1①・おはよう+新しい旅立ち
この日は珍しく記憶に残らない夢を見た。誰かと話をする夢だ。彼女が誰なのかは分からない。
夢の中出会った少女は和服を来ていて肌は今にも消えそうなほど白く、そして飲み込まれそうな真紅の瞳に黒髪のショートヘアーの女の子。
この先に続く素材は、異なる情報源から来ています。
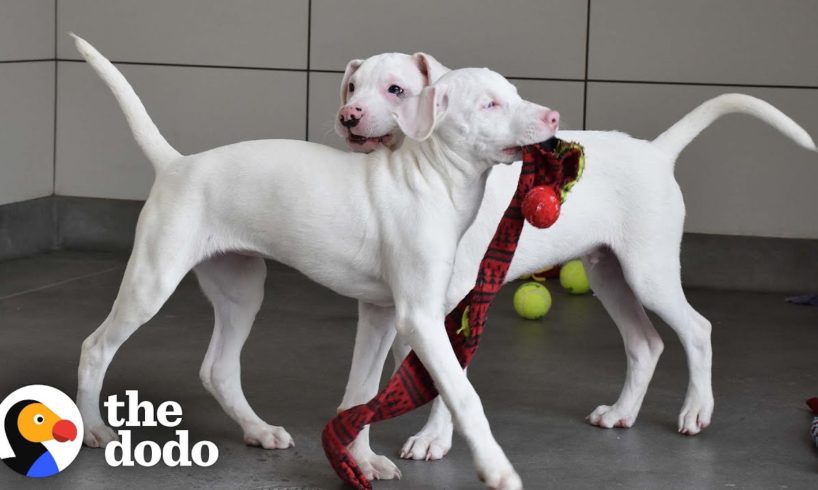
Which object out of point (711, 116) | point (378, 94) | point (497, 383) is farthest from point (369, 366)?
point (711, 116)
彼女の言葉は意味も理解できない謎の言語であったが……。
別に敵意を向けられているというわけでもなかったので僕と謎の少女はお話をしていた。
そんな夢を見ていたのだ。
─────────────
僕が眠っていると、ドアを蹴破って入ってきたのは巨漢の男であった。
その男。赤い甲冑を着た大柄な若き男である。
身長は2mを超えているだろうか。ギザギザと尖った白き歯に、黄色い瞳と緑色の髪。
僕の知らない男だ。
「起きろコラァ!!
早起きのお使いの時間だぜぇぇぇぇ!!」
そいつはドアの開き方も知らないようで、蹴り飛ばしたドアを僕のベッドにぶつけてくる。
その大声で衝撃で目が覚めてしまった。
「クソ、ついに知らない男から起こされる展開かよ。前まではどんな起こし方でも女の子たちが起こしに来てくれたから良かったけど。今回は別だ!!」
僕は怒りのあまり思わず、ベッドの上に立ち上がって巨漢の男と視線を合わせた。
ベッド+僕の身長でようやく知らない男の目の位置と合わさる。
「おっ、今日は反応アリか。
なんだ。元気そうじゃん!!
いい元気だな。よし表出ろ相手になってやる!!」
「キャアアア、こいつ喧嘩っ早いわ。てかお前は誰だよ。助けてマルバス~。
知らない男に襲われるぅー!!!!」
目覚めたら知らない男に襲われるなんて今日は最悪の1日かもしれない。
さっさとマルバスにこの男を追い出して貰おうと僕は彼女に助けを求めていたのだが……。
慌てた知らない男に止められてしまう。
「待て待て。『友の姉貴』を呼ぶんじゃねぇ。
いいかい俺様は『赤羅城』。アナクフス国からやって来たあんたと同じ罪人よ。
よろしくな『罪人先輩』!!」
友の姉貴? 赤羅城? 罪人先輩?
僕が目覚めて間もないこの時間ですでに知らない単語が頭の中に3つも侵入してきている。
だが、1つだけ先に分かったことがある。
マルバス=友の姉貴。
つまり、こいつはバティンの友なのだろう。
バティンの友だと分かったところで、これ以上話を延ばしても時間の無駄だと判断した僕は話を進める事にした。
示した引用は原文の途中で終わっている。